**EXERCISE DETAILS:**
Pull out every line of the data below that contains the word "nucleus", matching its case exactly.
* START INPUT *
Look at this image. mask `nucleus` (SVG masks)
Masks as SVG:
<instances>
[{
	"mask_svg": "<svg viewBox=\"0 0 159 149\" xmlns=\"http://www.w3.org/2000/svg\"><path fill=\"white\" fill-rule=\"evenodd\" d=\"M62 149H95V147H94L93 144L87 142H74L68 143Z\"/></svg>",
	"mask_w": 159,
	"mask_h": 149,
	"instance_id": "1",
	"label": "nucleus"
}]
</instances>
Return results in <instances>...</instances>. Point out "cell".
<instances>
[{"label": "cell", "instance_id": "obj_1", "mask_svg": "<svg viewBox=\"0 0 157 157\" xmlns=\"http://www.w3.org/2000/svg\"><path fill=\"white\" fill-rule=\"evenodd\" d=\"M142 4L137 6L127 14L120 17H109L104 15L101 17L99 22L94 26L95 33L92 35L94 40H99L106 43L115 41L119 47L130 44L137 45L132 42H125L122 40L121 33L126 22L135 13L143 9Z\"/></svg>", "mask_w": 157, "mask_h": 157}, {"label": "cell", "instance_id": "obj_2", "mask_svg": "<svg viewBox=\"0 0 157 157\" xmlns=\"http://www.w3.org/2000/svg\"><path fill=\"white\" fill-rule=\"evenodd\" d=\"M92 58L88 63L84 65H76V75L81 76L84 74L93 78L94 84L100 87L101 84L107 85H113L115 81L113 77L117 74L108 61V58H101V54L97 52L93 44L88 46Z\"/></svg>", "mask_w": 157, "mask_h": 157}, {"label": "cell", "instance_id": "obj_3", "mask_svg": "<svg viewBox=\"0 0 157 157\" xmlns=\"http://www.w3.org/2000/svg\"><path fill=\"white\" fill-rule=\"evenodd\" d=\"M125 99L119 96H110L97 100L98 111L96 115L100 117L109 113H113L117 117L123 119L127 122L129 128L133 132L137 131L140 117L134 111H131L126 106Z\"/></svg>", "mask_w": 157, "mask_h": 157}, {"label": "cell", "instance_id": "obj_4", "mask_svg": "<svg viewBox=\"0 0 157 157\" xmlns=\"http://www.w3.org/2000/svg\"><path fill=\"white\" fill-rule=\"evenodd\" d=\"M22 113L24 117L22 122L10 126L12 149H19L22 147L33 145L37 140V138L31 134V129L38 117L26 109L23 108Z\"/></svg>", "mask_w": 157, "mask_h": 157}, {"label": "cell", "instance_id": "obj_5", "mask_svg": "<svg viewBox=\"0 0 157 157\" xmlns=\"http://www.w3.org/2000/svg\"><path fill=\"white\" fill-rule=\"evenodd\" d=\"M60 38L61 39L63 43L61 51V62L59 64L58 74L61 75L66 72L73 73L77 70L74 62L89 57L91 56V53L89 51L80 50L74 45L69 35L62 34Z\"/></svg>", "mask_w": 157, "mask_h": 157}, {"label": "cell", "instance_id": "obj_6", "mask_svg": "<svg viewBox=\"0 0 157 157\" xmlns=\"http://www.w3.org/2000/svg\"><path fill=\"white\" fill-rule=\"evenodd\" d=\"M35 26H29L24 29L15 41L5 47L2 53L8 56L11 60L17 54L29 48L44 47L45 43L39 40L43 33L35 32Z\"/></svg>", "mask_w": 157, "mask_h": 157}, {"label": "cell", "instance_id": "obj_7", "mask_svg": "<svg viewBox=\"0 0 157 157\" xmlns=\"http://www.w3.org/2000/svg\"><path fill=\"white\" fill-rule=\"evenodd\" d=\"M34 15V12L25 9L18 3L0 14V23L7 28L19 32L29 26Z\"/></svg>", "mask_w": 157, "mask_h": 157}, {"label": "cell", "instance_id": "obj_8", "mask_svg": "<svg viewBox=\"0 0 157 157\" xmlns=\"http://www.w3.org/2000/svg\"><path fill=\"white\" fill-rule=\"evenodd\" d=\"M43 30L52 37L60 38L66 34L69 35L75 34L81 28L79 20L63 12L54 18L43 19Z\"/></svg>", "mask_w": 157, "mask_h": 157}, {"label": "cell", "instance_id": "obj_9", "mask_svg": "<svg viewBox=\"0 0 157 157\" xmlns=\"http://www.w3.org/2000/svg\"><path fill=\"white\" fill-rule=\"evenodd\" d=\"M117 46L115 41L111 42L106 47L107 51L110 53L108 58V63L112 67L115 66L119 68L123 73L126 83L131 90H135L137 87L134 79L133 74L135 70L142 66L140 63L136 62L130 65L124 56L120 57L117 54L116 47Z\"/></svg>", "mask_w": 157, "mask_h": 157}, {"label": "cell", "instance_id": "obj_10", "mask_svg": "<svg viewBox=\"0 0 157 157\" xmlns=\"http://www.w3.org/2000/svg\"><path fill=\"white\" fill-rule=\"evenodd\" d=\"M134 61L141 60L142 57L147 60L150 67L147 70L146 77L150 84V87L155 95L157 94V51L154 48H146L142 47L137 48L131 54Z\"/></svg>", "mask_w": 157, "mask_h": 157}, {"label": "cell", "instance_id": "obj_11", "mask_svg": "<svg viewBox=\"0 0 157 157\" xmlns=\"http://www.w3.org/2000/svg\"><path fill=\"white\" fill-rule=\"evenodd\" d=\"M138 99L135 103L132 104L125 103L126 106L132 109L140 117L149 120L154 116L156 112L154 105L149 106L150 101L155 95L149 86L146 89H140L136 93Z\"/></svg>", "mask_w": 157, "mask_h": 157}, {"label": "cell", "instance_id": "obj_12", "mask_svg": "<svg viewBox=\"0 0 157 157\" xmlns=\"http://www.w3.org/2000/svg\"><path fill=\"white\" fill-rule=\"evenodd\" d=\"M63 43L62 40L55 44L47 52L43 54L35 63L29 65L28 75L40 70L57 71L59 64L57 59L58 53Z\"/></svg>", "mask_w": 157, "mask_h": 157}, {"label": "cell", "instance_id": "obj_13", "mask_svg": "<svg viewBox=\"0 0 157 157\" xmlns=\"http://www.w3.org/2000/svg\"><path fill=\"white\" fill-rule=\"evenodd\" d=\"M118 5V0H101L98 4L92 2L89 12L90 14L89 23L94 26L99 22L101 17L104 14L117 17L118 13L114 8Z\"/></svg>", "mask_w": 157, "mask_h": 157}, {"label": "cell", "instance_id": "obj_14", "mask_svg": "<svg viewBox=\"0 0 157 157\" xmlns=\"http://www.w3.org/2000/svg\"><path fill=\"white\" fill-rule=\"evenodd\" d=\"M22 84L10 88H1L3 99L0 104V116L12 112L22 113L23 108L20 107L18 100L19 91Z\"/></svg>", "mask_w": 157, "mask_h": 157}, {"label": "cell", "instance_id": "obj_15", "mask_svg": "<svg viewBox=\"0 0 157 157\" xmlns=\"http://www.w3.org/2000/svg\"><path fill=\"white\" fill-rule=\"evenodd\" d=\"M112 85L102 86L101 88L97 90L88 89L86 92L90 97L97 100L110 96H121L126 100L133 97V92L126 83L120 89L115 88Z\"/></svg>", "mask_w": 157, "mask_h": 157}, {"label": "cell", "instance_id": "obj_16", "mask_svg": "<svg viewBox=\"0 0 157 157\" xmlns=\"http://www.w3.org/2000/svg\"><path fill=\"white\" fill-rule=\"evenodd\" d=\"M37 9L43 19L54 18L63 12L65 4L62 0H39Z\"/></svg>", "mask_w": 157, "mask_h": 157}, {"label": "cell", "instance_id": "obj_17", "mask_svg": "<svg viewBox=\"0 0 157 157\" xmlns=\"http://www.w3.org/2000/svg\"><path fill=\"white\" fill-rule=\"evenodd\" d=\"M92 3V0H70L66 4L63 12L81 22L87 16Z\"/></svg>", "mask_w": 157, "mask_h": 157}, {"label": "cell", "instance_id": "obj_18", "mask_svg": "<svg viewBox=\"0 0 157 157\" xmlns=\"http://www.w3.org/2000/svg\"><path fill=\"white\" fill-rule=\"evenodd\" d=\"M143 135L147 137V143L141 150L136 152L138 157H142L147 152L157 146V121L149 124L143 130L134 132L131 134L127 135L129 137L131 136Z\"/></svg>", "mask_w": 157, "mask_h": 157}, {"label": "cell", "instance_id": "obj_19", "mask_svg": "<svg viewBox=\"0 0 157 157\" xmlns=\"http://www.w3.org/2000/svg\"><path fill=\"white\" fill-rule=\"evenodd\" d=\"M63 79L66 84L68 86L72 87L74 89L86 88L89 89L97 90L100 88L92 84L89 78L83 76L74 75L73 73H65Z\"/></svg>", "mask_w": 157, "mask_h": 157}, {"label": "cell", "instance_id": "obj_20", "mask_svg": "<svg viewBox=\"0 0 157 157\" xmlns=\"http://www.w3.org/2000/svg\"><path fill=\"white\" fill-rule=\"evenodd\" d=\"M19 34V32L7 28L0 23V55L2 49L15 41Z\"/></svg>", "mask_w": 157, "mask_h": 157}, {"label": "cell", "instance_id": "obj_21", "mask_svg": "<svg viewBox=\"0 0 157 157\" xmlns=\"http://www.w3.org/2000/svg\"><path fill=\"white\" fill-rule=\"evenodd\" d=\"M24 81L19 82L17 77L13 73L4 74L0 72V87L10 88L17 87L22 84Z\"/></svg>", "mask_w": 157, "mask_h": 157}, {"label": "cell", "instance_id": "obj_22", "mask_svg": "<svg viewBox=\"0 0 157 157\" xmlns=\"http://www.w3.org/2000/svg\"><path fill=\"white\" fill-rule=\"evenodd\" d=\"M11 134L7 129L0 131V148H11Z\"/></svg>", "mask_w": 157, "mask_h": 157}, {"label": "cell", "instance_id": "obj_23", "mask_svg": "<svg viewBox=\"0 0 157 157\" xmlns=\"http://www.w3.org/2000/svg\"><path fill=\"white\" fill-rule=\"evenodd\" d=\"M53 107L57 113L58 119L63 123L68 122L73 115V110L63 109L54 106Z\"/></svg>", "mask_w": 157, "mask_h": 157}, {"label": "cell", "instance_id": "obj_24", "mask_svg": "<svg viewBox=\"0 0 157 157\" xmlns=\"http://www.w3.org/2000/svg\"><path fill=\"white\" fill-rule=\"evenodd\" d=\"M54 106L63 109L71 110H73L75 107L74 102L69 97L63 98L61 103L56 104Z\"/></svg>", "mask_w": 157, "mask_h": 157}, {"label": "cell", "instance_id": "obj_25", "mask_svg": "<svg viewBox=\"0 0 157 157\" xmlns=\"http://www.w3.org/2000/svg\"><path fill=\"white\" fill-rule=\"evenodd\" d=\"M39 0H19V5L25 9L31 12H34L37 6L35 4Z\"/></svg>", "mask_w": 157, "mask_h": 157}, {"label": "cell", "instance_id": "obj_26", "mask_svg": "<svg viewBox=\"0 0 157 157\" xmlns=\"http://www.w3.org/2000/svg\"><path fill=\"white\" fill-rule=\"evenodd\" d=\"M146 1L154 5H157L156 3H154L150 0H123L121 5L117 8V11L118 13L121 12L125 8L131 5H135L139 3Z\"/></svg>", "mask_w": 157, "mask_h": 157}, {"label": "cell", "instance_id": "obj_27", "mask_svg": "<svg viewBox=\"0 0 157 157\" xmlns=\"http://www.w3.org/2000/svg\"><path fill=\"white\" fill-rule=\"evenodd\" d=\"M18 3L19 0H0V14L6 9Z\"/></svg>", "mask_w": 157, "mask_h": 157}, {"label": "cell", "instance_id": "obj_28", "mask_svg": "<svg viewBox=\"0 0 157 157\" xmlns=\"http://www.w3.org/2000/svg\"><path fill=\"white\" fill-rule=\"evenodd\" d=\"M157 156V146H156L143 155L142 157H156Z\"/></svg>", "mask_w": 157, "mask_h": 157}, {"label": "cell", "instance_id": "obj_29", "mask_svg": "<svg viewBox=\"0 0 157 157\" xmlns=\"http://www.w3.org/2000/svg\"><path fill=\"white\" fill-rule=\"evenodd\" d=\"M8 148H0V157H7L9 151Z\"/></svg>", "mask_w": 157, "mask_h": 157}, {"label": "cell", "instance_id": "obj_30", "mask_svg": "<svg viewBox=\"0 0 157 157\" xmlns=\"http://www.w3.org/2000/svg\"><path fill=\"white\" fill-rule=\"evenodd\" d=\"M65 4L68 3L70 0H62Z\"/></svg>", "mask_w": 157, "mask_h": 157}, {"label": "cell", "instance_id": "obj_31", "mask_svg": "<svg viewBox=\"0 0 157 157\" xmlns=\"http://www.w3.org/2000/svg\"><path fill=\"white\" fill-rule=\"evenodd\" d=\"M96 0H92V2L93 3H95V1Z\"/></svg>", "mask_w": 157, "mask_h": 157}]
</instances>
* END INPUT *
**CORRECT RESPONSE:**
Look at this image. mask `nucleus` (SVG masks)
	"label": "nucleus"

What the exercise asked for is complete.